[Source information]

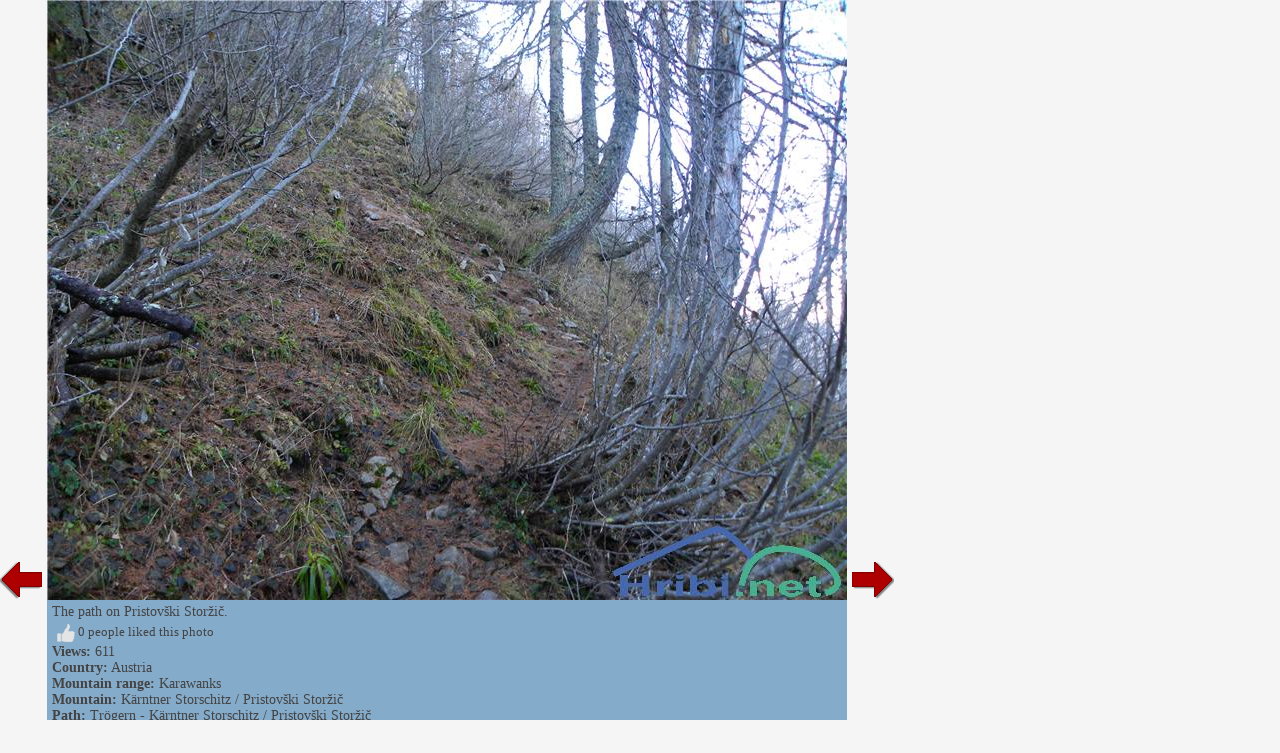

--- FILE ---
content_type: text/html; charset=utf-8
request_url: https://www.hike.uno/view_tour/trogern_karntner_storschitz___pristovski_storzic/173795
body_size: 6595
content:


<!DOCTYPE html>


<html xmlns="http://www.w3.org/1999/xhtml">
<head><title>
	Photographed on the path Trögern - Kärntner Storschitz / Pristovški Storžič - 173795
</title>
    <meta name="description" content="Picture from the tour Trögern - Kärntner Storschitz / Pristovški Storžič. Detail of the tour 173795." />
    <link rel="stylesheet" type="text/css" href="/StyleSheet.css" /><meta name="viewport" content="width=device-width, initial-scale=1.0" /><meta http-equiv="content-type" content="text/html; charset=UTF-8" />
 
    <script>
        var s = 0;
        function abc() {
            sirina = document.getElementById('slikaslika').clientWidth;
            if (s != sirina) {
                document.getElementById("slikaspodaj").style.width = sirina + "px";
                s = sirina;
            }
        }
    </script>
</head>
<body>
    <form name="form1" method="post" action="./173795?pot=173795" id="form1">
<div>
<input type="hidden" name="__VIEWSTATE" id="__VIEWSTATE" value="/wEPDwUJNTAxMzk3MTg5ZGQwliZdgYimKzq+1z2LA0F/Oxisr/S/XRay0Q5ZESCU4g==" />
</div>

<div>

	<input type="hidden" name="__VIEWSTATEGENERATOR" id="__VIEWSTATEGENERATOR" value="B20FD2A7" />
</div>
    <div>
<div>


<script type="text/javascript">
    function ajaxc() {
        var xmlHttpcl;
        try {
            xmlHttpcl = new XMLHttpRequest();
        }
        catch (e) {
            try {
                xmlHttpcl = new ActiveXObject("Msxml2.XMLHTTP");
            }
            catch (e) {
                try {
                    xmlHttpcl = new ActiveXObject("Microsoft.XMLHTTP");
                }
                catch (e) {
                    return false;
                }
            }
        }
        xmlHttpcl.onreadystatechange = function () {
        }
        xmlHttpcl.open("GET", "/ajaxc.asp", true);
        xmlHttpcl.send(null);
    }
    ajaxc();
</script>



<script type="text/javascript">
    var oct1="<u>&nbsp;I&nbsp;like&nbsp;it</u>";
    var oct2="";
    function oceniMOn(element1)
    {
        if(oct2=='')
        {
            oct2=document.getElementById("oct").innerHTML;
        }
        document.getElementById("oct").innerHTML=oct1;
        element1.className='oc2';
    }
    function oceniMOut(element1)
    {
        element1.className='oc1';
        document.getElementById("oct").innerHTML=oct2;
    }

    function oceniSliko(ocena, zbrisi)
    {

        var xmlHttp;
        var slikaid=173795;
  var vrsta=2;
    try
    {
        xmlHttp=new XMLHttpRequest();
    }
    catch (e)
    {
        try
        {
            xmlHttp=new ActiveXObject("Msxml2.XMLHTTP");
        }
        catch (e)
        {
            try
            {
                xmlHttp=new ActiveXObject("Microsoft.XMLHTTP");
            }
            catch (e)
            {
                return false;
            }
        }
    }
    xmlHttp.onreadystatechange=function()
    {
        if(xmlHttp.readyState==4)
        {
            var d = document.getElementById('ocenjevanje');
            d.parentNode.removeChild(d);
            if(zbrisi==0)
            {
                oct1="<u>&nbsp;cancel</u>";
            }
            else
            {
                oct1="<u>&nbsp;I&nbsp;like&nbsp;it</u>";
            }
            document.getElementById("ocenjevanje2").innerHTML=xmlHttp.responseText;
            oct2=document.getElementById("oct").innerHTML;
        }

    }
      
    xmlHttp.open("GET", "/oceniSliko.asp?ocena=" + ocena + "&slikaid=" + slikaid + "&vrsta=" + vrsta + "&zbrisi=" + zbrisi, true);
    xmlHttp.send(null);
}
</script>

<table><tr><td><table><tr>
<td class="slikanazaj"><a href="/view_tour/trogern_karntner_storschitz___pristovski_storzic/173794"><img src="/slike/nazaj.png" /></a></td>
<td style="background-color:#85abca;"">
<div>                 
<picture>

<img onload="abc();" id="slikaslika" class="slikaslika" src="//www.hribi.net/slike1/PristovskiStorzic 157351384.jpg" />
</picture>
</div>
<div id="slikaspodaj" class="slikaspodaj" onclick="abc();">
    <div><div style="float:left;">The path on Pristovški Storžič.</div><div style="float:right;"></div></div>
    <div style="clear:both;"></div>
    <div>


        <div onclick="oceniSliko(10,0);" class="oc1" onmouseover="oceniMOn(this);" onmouseout="oceniMOut(this);" title="like" id="ocenjevanje">
<span id="ocs"><img src="/slike/vsec.png"></span><span id="oct">&nbsp;0&nbsp;people&nbsp;liked&nbsp;this&nbsp;photo</span>
</div>
<div id="ocenjevanje2"></div>

    </div>
    <div><b>Views:</b> 611</div>
    <div><b>Country:</b> <a href="/hiking/austria/mountain_ranges/3">Austria</a></div><div><b>Mountain range:</b> <a href="/mountain_range/karawanks/11">Karawanks</a></div><div><b>Mountain:</b> <a href="/mountain/karntner_storschitz___pristovski_storzic/11/680">Kärntner Storschitz / Pristovški Storžič</a></div><div><b>Path:</b> <a href="/hiking_tour/trogern_karntner_storschitz___pristovski_storzic/11/680/3557">Trögern - Kärntner Storschitz / Pristovški Storžič</a></div>

    <div><table><tr><td class="td1">Share:</td><td class="td1"><span class="share1"><a title="Add to Facebook" target="_blank" href="https://www.facebook.com/sharer/sharer.php?u=http%3a%2f%2fwww.hike.uno%2fview_tour%2ftrogern_karntner_storschitz___pristovski_storzic%2f173795"><img src="/slike/facebook_16.png" /> facebook</a></span></td><td class="td1"><span class="share1"><a title="Add to Facebook" target="_blank" href="http://www.twitter.com/share?url=http%3a%2f%2fwww.hike.uno%2fview_tour%2ftrogern_karntner_storschitz___pristovski_storzic%2f173795"><img src="/slike/twitter_16.png" /> twitter</a></span></td><td class="td1"><span class="share1"><a title="Add to Reddit" target="_blank" href="http://reddit.com/submit?url=http%3a%2f%2fwww.hike.uno%2fview_tour%2ftrogern_karntner_storschitz___pristovski_storzic%2f173795"><img src="/slike/reddit_16.png" /> reddit</a></span></td></tr></table></div>

</div>
</td>
<td class="slikanaprej"><div class="slikanazaj2"><a href="/view_tour/trogern_karntner_storschitz___pristovski_storzic/173794"><img src="/slike/nazaj.png" /></a></div><div><a href="/view_tour/trogern_karntner_storschitz___pristovski_storzic/173796"><img src="/slike/naprej.png" /></a></div></td>


</tr></table></td>

<td class="slikaoglas"><div class="slikaoglas2" style="position:relative;"></div></td>

</tr></table> 
</div>
        

    </div>
    </form>
<script>
    window.addEventListener('resize', function (event) {
        abc();
    });
</script>
</body>
</html>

[/Source information]

Repeat the listing verbatim without its pictures.

Written answer -
--- FILE ---
content_type: text/html; charset=utf-8
request_url: https://www.hike.uno/view_tour/trogern_karntner_storschitz___pristovski_storzic/173795
body_size: 6595
content:


<!DOCTYPE html>


<html xmlns="http://www.w3.org/1999/xhtml">
<head><title>
	Photographed on the path Trögern - Kärntner Storschitz / Pristovški Storžič - 173795
</title>
    <meta name="description" content="Picture from the tour Trögern - Kärntner Storschitz / Pristovški Storžič. Detail of the tour 173795." />
    <link rel="stylesheet" type="text/css" href="/StyleSheet.css" /><meta name="viewport" content="width=device-width, initial-scale=1.0" /><meta http-equiv="content-type" content="text/html; charset=UTF-8" />
 
    <script>
        var s = 0;
        function abc() {
            sirina = document.getElementById('slikaslika').clientWidth;
            if (s != sirina) {
                document.getElementById("slikaspodaj").style.width = sirina + "px";
                s = sirina;
            }
        }
    </script>
</head>
<body>
    <form name="form1" method="post" action="./173795?pot=173795" id="form1">
<div>
<input type="hidden" name="__VIEWSTATE" id="__VIEWSTATE" value="/wEPDwUJNTAxMzk3MTg5ZGQwliZdgYimKzq+1z2LA0F/Oxisr/S/XRay0Q5ZESCU4g==" />
</div>

<div>

	<input type="hidden" name="__VIEWSTATEGENERATOR" id="__VIEWSTATEGENERATOR" value="B20FD2A7" />
</div>
    <div>
<div>


<script type="text/javascript">
    function ajaxc() {
        var xmlHttpcl;
        try {
            xmlHttpcl = new XMLHttpRequest();
        }
        catch (e) {
            try {
                xmlHttpcl = new ActiveXObject("Msxml2.XMLHTTP");
            }
            catch (e) {
                try {
                    xmlHttpcl = new ActiveXObject("Microsoft.XMLHTTP");
                }
                catch (e) {
                    return false;
                }
            }
        }
        xmlHttpcl.onreadystatechange = function () {
        }
        xmlHttpcl.open("GET", "/ajaxc.asp", true);
        xmlHttpcl.send(null);
    }
    ajaxc();
</script>



<script type="text/javascript">
    var oct1="<u>&nbsp;I&nbsp;like&nbsp;it</u>";
    var oct2="";
    function oceniMOn(element1)
    {
        if(oct2=='')
        {
            oct2=document.getElementById("oct").innerHTML;
        }
        document.getElementById("oct").innerHTML=oct1;
        element1.className='oc2';
    }
    function oceniMOut(element1)
    {
        element1.className='oc1';
        document.getElementById("oct").innerHTML=oct2;
    }

    function oceniSliko(ocena, zbrisi)
    {

        var xmlHttp;
        var slikaid=173795;
  var vrsta=2;
    try
    {
        xmlHttp=new XMLHttpRequest();
    }
    catch (e)
    {
        try
        {
            xmlHttp=new ActiveXObject("Msxml2.XMLHTTP");
        }
        catch (e)
        {
            try
            {
                xmlHttp=new ActiveXObject("Microsoft.XMLHTTP");
            }
            catch (e)
            {
                return false;
            }
        }
    }
    xmlHttp.onreadystatechange=function()
    {
        if(xmlHttp.readyState==4)
        {
            var d = document.getElementById('ocenjevanje');
            d.parentNode.removeChild(d);
            if(zbrisi==0)
            {
                oct1="<u>&nbsp;cancel</u>";
            }
            else
            {
                oct1="<u>&nbsp;I&nbsp;like&nbsp;it</u>";
            }
            document.getElementById("ocenjevanje2").innerHTML=xmlHttp.responseText;
            oct2=document.getElementById("oct").innerHTML;
        }

    }
      
    xmlHttp.open("GET", "/oceniSliko.asp?ocena=" + ocena + "&slikaid=" + slikaid + "&vrsta=" + vrsta + "&zbrisi=" + zbrisi, true);
    xmlHttp.send(null);
}
</script>

<table><tr><td><table><tr>
<td class="slikanazaj"><a href="/view_tour/trogern_karntner_storschitz___pristovski_storzic/173794"><img src="/slike/nazaj.png" /></a></td>
<td style="background-color:#85abca;"">
<div>                 
<picture>

<img onload="abc();" id="slikaslika" class="slikaslika" src="//www.hribi.net/slike1/PristovskiStorzic 157351384.jpg" />
</picture>
</div>
<div id="slikaspodaj" class="slikaspodaj" onclick="abc();">
    <div><div style="float:left;">The path on Pristovški Storžič.</div><div style="float:right;"></div></div>
    <div style="clear:both;"></div>
    <div>


        <div onclick="oceniSliko(10,0);" class="oc1" onmouseover="oceniMOn(this);" onmouseout="oceniMOut(this);" title="like" id="ocenjevanje">
<span id="ocs"><img src="/slike/vsec.png"></span><span id="oct">&nbsp;0&nbsp;people&nbsp;liked&nbsp;this&nbsp;photo</span>
</div>
<div id="ocenjevanje2"></div>

    </div>
    <div><b>Views:</b> 611</div>
    <div><b>Country:</b> <a href="/hiking/austria/mountain_ranges/3">Austria</a></div><div><b>Mountain range:</b> <a href="/mountain_range/karawanks/11">Karawanks</a></div><div><b>Mountain:</b> <a href="/mountain/karntner_storschitz___pristovski_storzic/11/680">Kärntner Storschitz / Pristovški Storžič</a></div><div><b>Path:</b> <a href="/hiking_tour/trogern_karntner_storschitz___pristovski_storzic/11/680/3557">Trögern - Kärntner Storschitz / Pristovški Storžič</a></div>

    <div><table><tr><td class="td1">Share:</td><td class="td1"><span class="share1"><a title="Add to Facebook" target="_blank" href="https://www.facebook.com/sharer/sharer.php?u=http%3a%2f%2fwww.hike.uno%2fview_tour%2ftrogern_karntner_storschitz___pristovski_storzic%2f173795"><img src="/slike/facebook_16.png" /> facebook</a></span></td><td class="td1"><span class="share1"><a title="Add to Facebook" target="_blank" href="http://www.twitter.com/share?url=http%3a%2f%2fwww.hike.uno%2fview_tour%2ftrogern_karntner_storschitz___pristovski_storzic%2f173795"><img src="/slike/twitter_16.png" /> twitter</a></span></td><td class="td1"><span class="share1"><a title="Add to Reddit" target="_blank" href="http://reddit.com/submit?url=http%3a%2f%2fwww.hike.uno%2fview_tour%2ftrogern_karntner_storschitz___pristovski_storzic%2f173795"><img src="/slike/reddit_16.png" /> reddit</a></span></td></tr></table></div>

</div>
</td>
<td class="slikanaprej"><div class="slikanazaj2"><a href="/view_tour/trogern_karntner_storschitz___pristovski_storzic/173794"><img src="/slike/nazaj.png" /></a></div><div><a href="/view_tour/trogern_karntner_storschitz___pristovski_storzic/173796"><img src="/slike/naprej.png" /></a></div></td>


</tr></table></td>

<td class="slikaoglas"><div class="slikaoglas2" style="position:relative;"></div></td>

</tr></table> 
</div>
        

    </div>
    </form>
<script>
    window.addEventListener('resize', function (event) {
        abc();
    });
</script>
</body>
</html>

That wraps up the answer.